- Enunciado de tarea
Prosiga la reseña teatral sobre la obra «La fe de los cerdos» a partir de su última oración.

- Texto extraído
▬▬▬▬▬▬

“La fe de los
cerdos” es un paseo por las cloacas de la baja sociedad. Es un punto medio
entre lo repulsivo y lo cierto con insinuaciones de violencia, pesadez, hastío
y horror. “La fe de los cerdos” presenta los interiores del estómago, las
vísceras de la tristeza allá abajo, una forma de mostrarnos las tripas de cerdo
antes del guiso.
Comienzo diciendo
esto a manera de sencilla conclusión para que más o menos usted pueda entender
los porqués de lo que voy a señalar en esta apreciación. En primer lugar, la
puesta en escena tiene un muy afortunado escenario. El Foro Subterráneo donde
es desarrollada ya representa justamente el viaje que la obra pretende dar.

▬▬▬▬▬▬

- Filas del conjunto de datos

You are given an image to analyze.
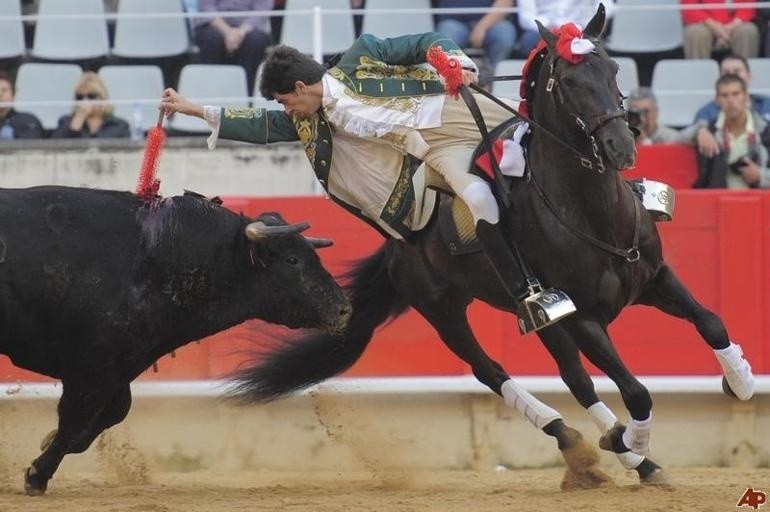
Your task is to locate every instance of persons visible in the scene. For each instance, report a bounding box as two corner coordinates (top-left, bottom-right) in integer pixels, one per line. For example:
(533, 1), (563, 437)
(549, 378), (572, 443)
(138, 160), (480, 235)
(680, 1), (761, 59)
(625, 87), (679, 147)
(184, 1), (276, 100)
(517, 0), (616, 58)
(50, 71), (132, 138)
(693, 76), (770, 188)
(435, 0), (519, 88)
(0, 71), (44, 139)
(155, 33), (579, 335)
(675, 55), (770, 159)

▬▬▬▬▬▬

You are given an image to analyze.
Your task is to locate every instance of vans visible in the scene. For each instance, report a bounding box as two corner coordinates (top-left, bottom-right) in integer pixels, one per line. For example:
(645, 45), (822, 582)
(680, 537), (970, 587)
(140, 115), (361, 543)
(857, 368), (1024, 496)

▬▬▬▬▬▬

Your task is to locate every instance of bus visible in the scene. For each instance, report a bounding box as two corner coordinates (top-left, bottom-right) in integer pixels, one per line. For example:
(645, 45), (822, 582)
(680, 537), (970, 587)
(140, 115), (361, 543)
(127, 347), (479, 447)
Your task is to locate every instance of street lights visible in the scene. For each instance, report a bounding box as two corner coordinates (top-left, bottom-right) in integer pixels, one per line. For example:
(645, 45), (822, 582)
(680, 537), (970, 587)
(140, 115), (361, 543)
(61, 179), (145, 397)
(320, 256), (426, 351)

▬▬▬▬▬▬

- Resultado final
Para ver la obra, hay que bajar unos escalones precipitados, sentir la humedad
de la tierra, incomodarse frente a la bienvenida que hace una cabeza de cerdo,
y luego, instalarse dentro de la escena. Así es, cuando vi las sillas de
aluminio colocadas para nosotros a un breve metro de una mesa con vísceras y junto
a un hombre sucio trapeando el piso, pensé que la obra iba a ser de ésas que no
gustan, que caen mal, que mojan al espectador, le acercan un cráneo a la cara y
le gritan a uno de frente. Siendo honestos, yo me senté en la silla con la
guardia arriba, esperando a que en un arranque aquel hombre me echara el
trapeador encima o que un cubetazo nos moje a todos con sangre y mugre. Pero
no, pese a la distancia casi nula entre las sillas y la escena, hubo un buen
respeto al público en todo momento (nos habremos salpicado un poco, pero no fue
intencional) y ese respeto me permitió disfrutar más el horror que se
desplegaba en la penumbra de la sala.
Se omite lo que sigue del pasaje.